#### [Excerpted records]
•••
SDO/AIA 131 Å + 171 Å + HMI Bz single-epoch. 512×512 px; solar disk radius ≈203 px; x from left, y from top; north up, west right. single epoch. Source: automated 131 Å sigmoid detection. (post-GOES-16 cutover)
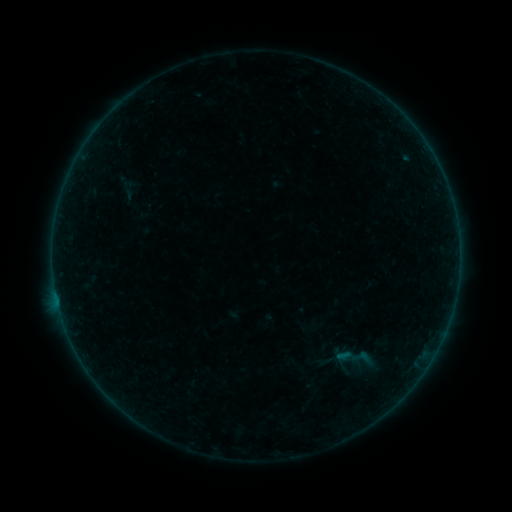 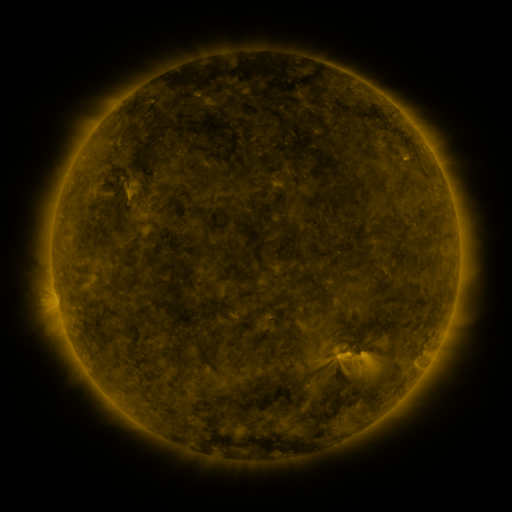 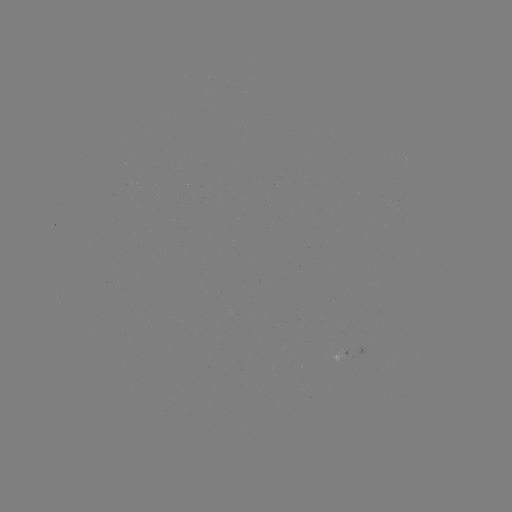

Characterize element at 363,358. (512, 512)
•••
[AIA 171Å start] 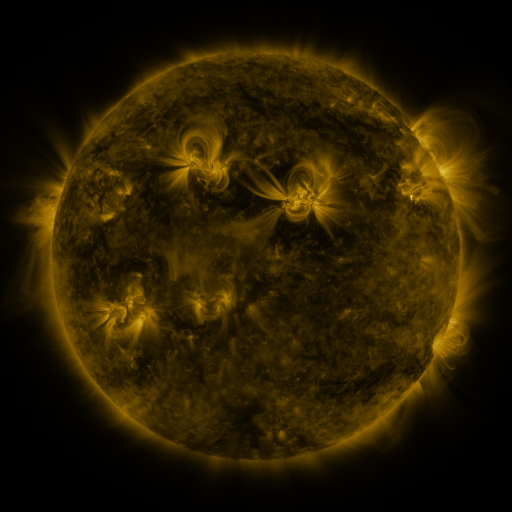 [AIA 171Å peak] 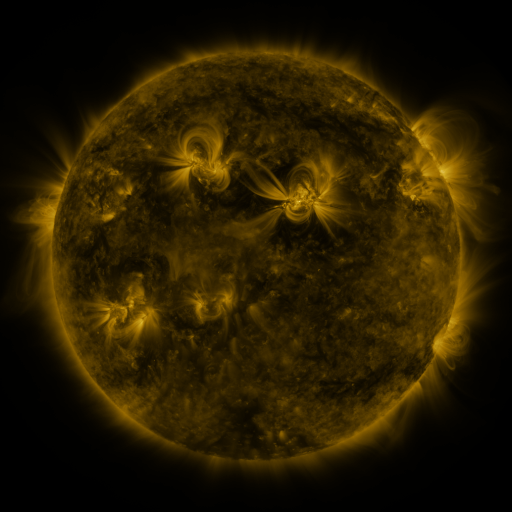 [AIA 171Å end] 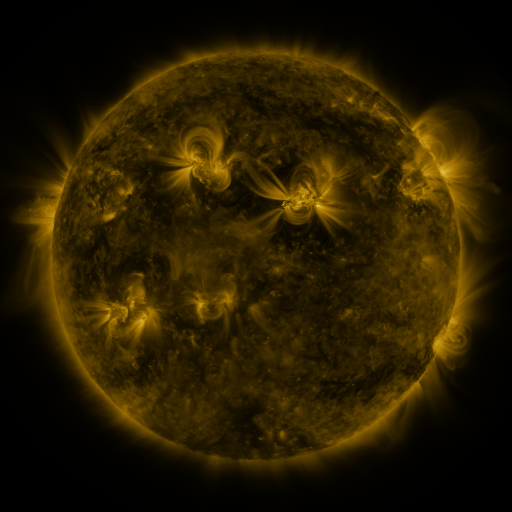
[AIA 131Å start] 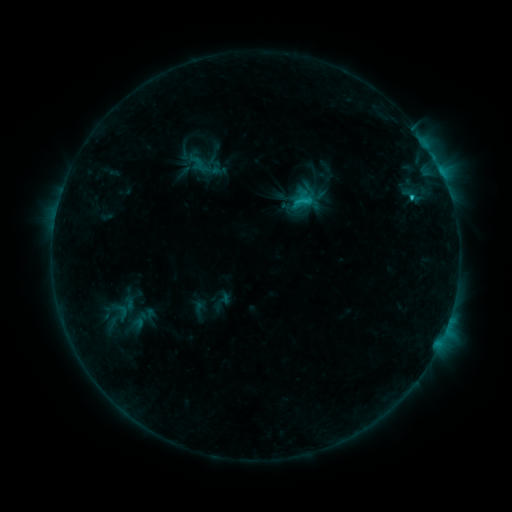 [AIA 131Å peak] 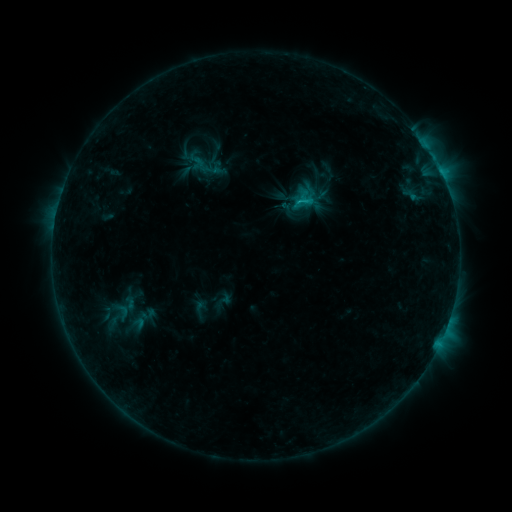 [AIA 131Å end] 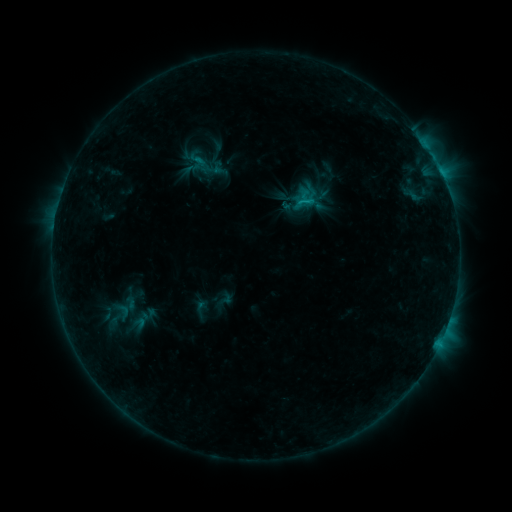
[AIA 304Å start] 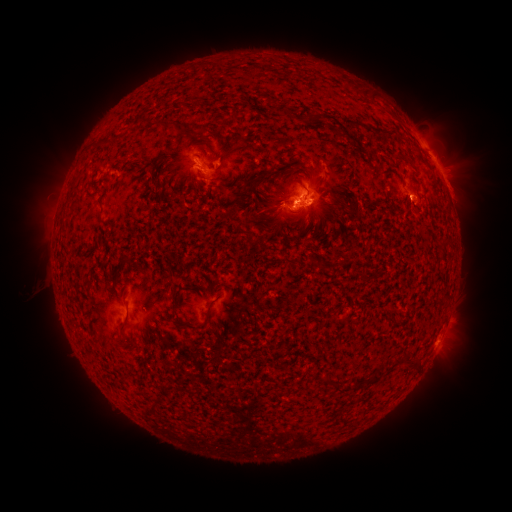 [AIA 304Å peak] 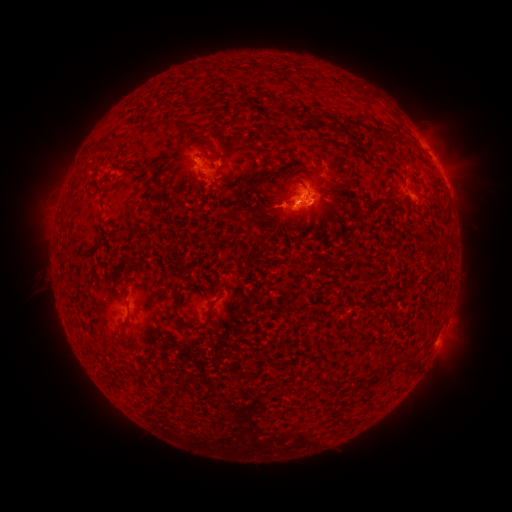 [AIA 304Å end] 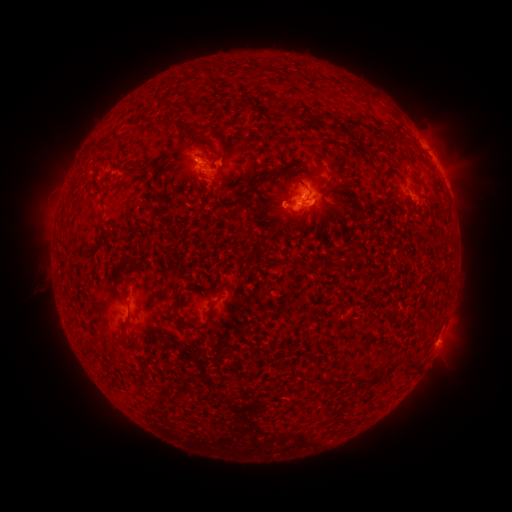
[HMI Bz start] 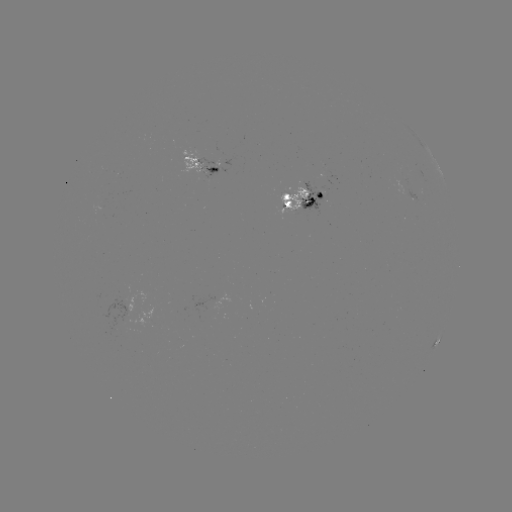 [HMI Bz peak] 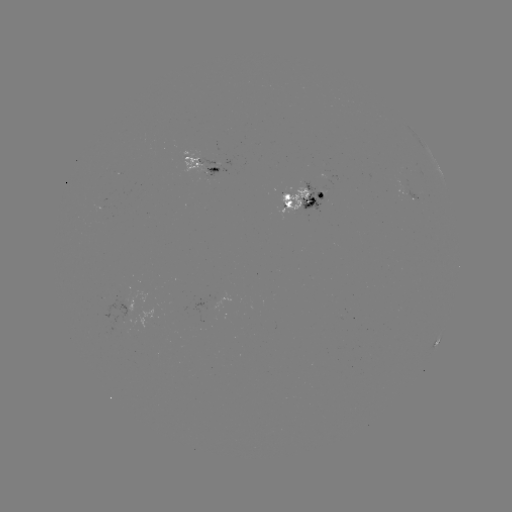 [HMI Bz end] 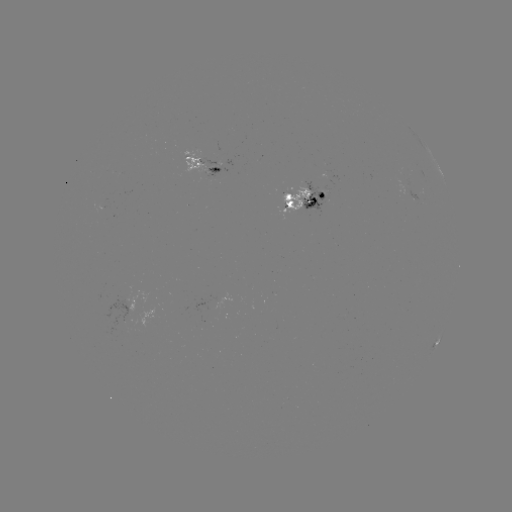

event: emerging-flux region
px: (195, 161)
•••
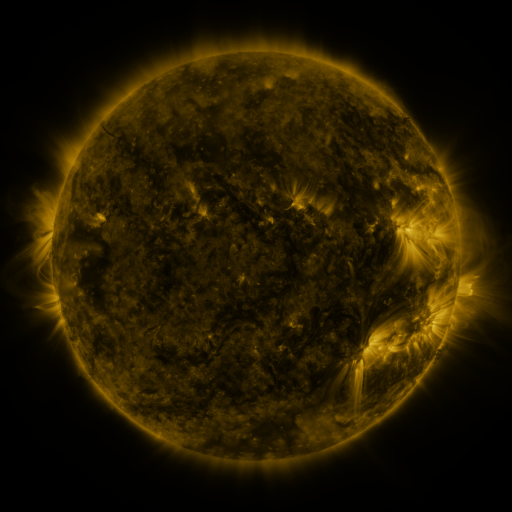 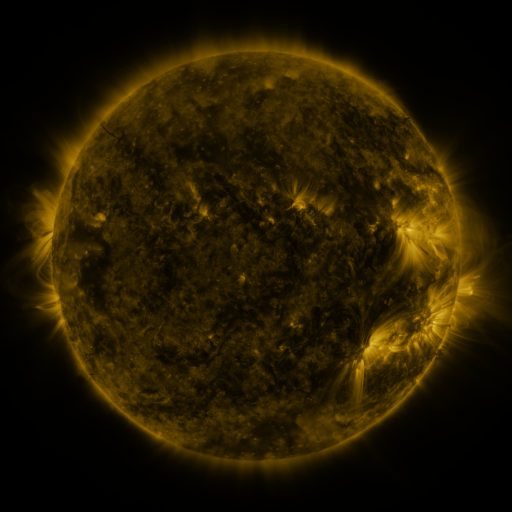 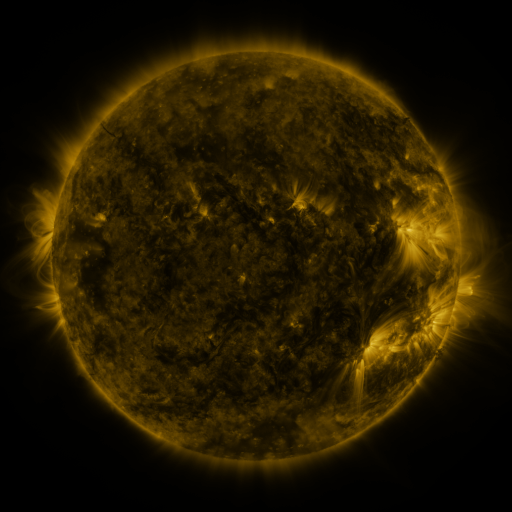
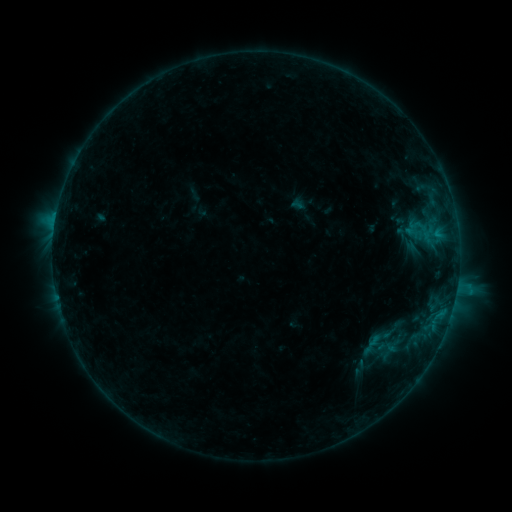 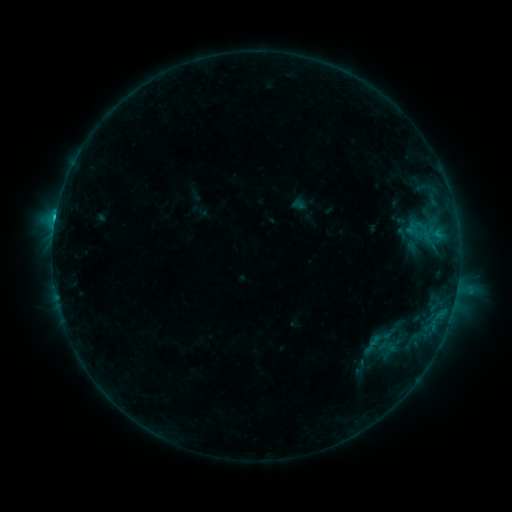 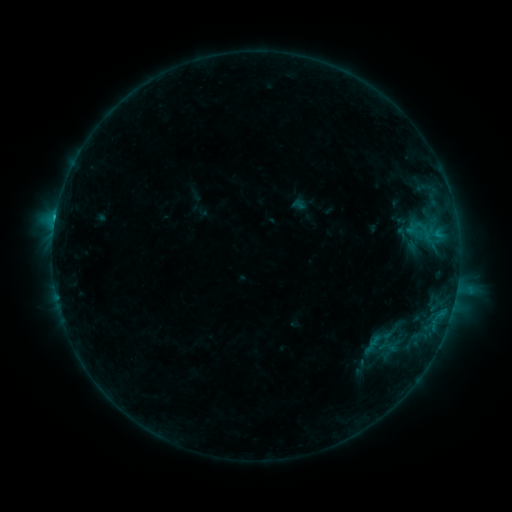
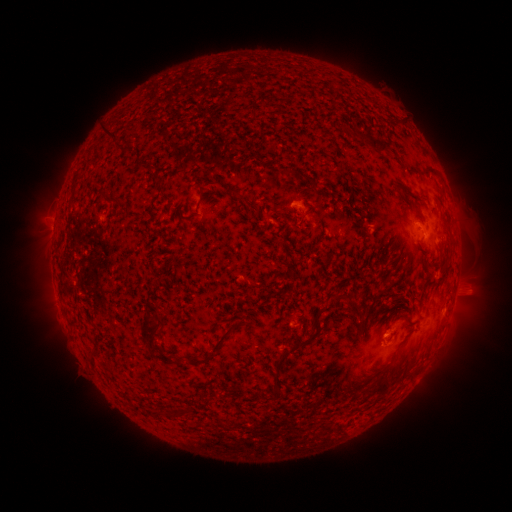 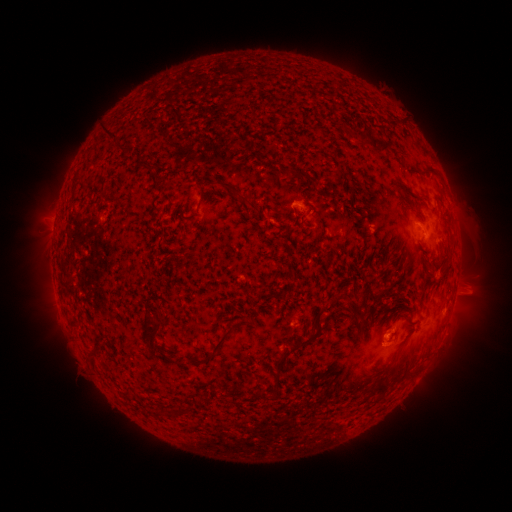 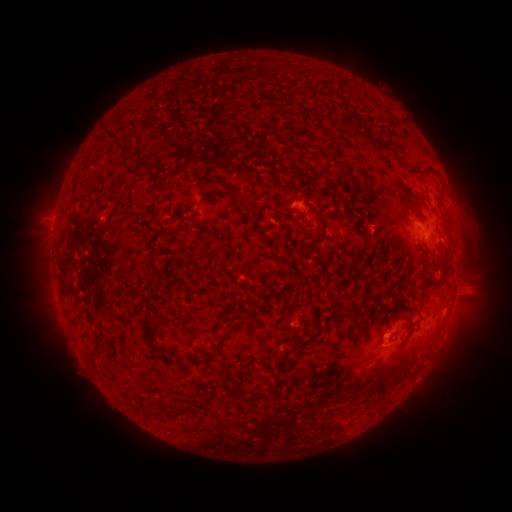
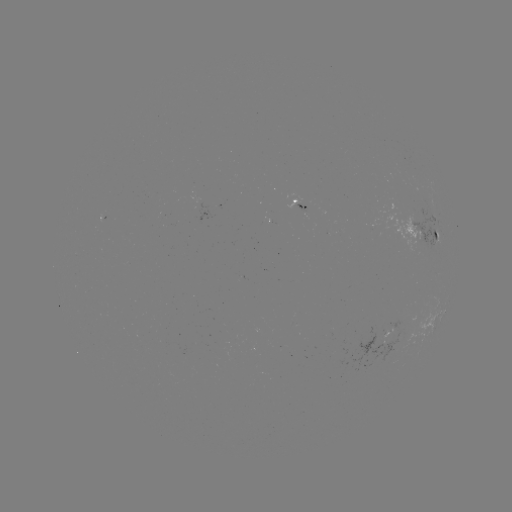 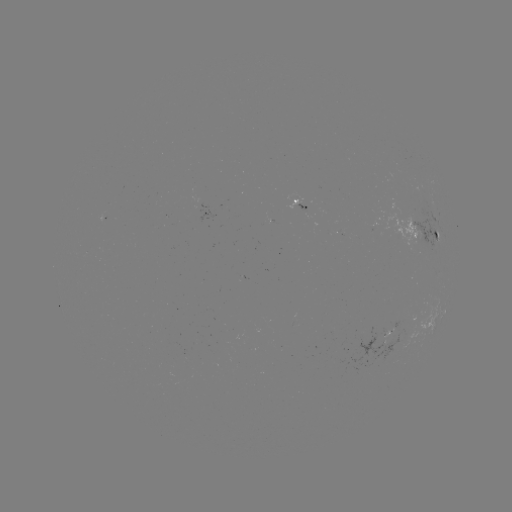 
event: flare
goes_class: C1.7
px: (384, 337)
•••
#### [What you have to do]
Exactly the lines above, from the one containing "SDO/AIA 131 Å" down to the one containing "Characterize element at 363,358. (512, 512)", are to be repeated, including both ends. Pictures are not part of the copy.

#### [Completed task]
SDO/AIA 131 Å + 171 Å + HMI Bz single-epoch. 512×512 px; solar disk radius ≈203 px; x from left, y from top; north up, west right. single epoch. Source: automated 131 Å sigmoid detection. (post-GOES-16 cutover)

Characterize element at 363,358. (512, 512)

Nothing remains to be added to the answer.